My teammates were patient, but our third-place ranking from last week is gone, and I know I'm substantially responsible. "I look at it like this," our team captain told me philosophically, "you have some good days and some," she shrugged, pointedly, "better days. It's just a game." 

And afterward, a friend told me that when she first joined the league a few years ago, her husband asked her how she did. "Not too bad," she told him. "I got fifty-something."

"Aren't you bowling ten frames?" he replied incredulously.

She laughed when she told me the story and added, "We have a lot more bowling this season! Have fun and don't worry."
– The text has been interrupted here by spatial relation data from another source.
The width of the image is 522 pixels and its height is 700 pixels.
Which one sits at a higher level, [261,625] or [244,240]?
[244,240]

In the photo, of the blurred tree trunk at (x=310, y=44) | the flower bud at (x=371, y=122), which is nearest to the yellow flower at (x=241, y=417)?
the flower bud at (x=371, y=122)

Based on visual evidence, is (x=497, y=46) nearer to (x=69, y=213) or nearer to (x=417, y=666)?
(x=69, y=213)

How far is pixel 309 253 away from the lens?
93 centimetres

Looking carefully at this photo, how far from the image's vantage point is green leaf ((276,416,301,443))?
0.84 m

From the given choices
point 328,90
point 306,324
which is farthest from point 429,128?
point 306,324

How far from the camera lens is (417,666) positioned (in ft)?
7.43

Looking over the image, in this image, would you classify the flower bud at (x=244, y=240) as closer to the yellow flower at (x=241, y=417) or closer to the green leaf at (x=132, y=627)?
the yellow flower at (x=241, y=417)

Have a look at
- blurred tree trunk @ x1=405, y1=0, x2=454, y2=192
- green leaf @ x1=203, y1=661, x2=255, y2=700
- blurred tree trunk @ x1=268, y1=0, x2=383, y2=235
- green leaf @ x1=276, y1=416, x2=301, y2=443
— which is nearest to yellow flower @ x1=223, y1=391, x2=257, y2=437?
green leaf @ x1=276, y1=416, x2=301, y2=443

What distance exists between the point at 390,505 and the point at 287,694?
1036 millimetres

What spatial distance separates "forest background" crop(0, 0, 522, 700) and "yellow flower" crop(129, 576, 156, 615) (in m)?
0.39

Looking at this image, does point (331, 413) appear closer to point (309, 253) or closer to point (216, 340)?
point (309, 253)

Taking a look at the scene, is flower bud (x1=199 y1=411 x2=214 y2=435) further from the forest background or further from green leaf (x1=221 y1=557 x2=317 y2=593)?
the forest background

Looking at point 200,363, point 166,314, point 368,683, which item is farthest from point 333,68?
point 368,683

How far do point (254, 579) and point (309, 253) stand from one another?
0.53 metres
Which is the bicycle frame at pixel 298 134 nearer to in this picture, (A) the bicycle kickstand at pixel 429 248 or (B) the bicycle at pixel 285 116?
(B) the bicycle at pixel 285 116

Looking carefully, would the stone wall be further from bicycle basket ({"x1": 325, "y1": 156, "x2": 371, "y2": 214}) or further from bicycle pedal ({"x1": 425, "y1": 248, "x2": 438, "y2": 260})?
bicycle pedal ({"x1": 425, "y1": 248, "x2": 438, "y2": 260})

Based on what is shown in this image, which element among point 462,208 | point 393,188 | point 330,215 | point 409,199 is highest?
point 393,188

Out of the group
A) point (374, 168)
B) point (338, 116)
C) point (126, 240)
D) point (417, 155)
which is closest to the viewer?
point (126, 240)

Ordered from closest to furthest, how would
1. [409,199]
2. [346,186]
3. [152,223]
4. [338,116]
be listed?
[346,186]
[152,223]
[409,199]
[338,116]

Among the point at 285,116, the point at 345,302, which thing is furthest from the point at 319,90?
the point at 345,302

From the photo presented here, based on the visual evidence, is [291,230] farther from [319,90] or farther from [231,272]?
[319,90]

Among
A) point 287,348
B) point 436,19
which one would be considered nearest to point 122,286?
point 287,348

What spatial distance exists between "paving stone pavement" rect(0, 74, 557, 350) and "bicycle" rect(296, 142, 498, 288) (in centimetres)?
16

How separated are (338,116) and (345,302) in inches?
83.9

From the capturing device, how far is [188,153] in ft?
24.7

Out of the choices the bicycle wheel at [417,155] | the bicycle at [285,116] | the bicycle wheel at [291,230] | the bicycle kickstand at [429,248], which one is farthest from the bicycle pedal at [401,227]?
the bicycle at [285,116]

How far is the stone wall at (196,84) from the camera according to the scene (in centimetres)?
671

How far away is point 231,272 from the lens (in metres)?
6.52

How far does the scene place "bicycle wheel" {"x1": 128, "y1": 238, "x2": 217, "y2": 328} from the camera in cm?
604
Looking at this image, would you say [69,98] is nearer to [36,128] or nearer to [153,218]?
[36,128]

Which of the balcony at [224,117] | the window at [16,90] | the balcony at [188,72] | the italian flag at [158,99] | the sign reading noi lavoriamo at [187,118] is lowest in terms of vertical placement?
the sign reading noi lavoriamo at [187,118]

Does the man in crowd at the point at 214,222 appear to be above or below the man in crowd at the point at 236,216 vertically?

Even so, I went right out to the pro shop and got myself a ball. And you better believe I'm going to practice this week!

Monday, September 8, 2025

Budget Cuts

When my friend from high school, Amy, and her sister were in town late last year, my brother and I met them for dinner. At the end of a delicious meal, full of laughing and catching up, Amy was kind enough to pick up the check. "You're retired!" she teased me, "On a fixed income, you probably can't even afford meat!"

She was referring to the steak frites I had ordered. "Things aren't that dire, yet!" I told her.

"Don't worry," my brother said. "I'll buy meat for her if she can't afford it!"

Sadly, that conversation has come up several times in the last nine months as prices have steadily increased on many things, but especially meat. According to the Independent, a combination of livestock diseases, extreme weather, and, of course, tariffs has driven national beef prices up 12.4% since last year, and they are expected to rise as much as 10% more by the end of 2025.

And I thought of it again this morning at the grocery store when I picked up a nice ribeye steak. It was grassfed, about an inch thick, and weighed a little over a pound. The price? Fifty bucks, more than double what the same steak would have cost two years ago.

And while I could afford that? 

I sure did not buy it. (And don't even get me started on coffee!)